The run down building at Northeast Cully and Killingsworth Street was a source of blight in the neighborhood, harboring prostitution and other criminal activity for the past 20 years.
“We’re really excited to finally bring down the former Sugar Shack,” said Rose Ojeda, the real estate development director for Hacienda who had been instrumental in the planning of the site’s redevelopment for the past year and a half.
The new 140-unit housing complex, “Las Adelitas,” will replace the old retail building. In addition to housing, it will include a large community space and a central plaza to welcome families and individuals, amenities decided on through community input.

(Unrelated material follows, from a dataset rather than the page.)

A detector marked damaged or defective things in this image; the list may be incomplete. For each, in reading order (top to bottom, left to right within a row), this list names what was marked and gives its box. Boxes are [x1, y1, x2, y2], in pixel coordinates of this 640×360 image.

“We want to continue to have a place to convene, to organize, to build political power,” said Cully resident Annette Pronk, who had a leading role in the early stages of the Sugar Shack deconstruction and re-envisioning process years prior.
In addition to Hacienda, located just across the street, Habitat for Humanity, The Native American Youth and Family Center and Verde also played vital roles in developing the project. The City’s urban development department, Prosper Portland, provided a portion of its funding.
Hacienda formally purchased the site in 2017, after it had been transformed in 2015 to the Living Cully Plaza by community coalition Living Cully (of which Hacienda is a member). Living Cully had purchased the site from the former strip club owners, who were both sent to prison in 2017 for prostitution and federal tax evasion.
“Las Adelitas” is named after a Mexican revolutionary and former nurse, Adela Velarde.
The name pays tribute the women who were physically exploited and abused in the Sugar Shack’s two-decade-long prostitution ring, which at one point brought the highest calls for police service of any site in the Cully neighborhood, Hacienda Chief Executive Officer Ernesto Fonseca said in a letter to the community.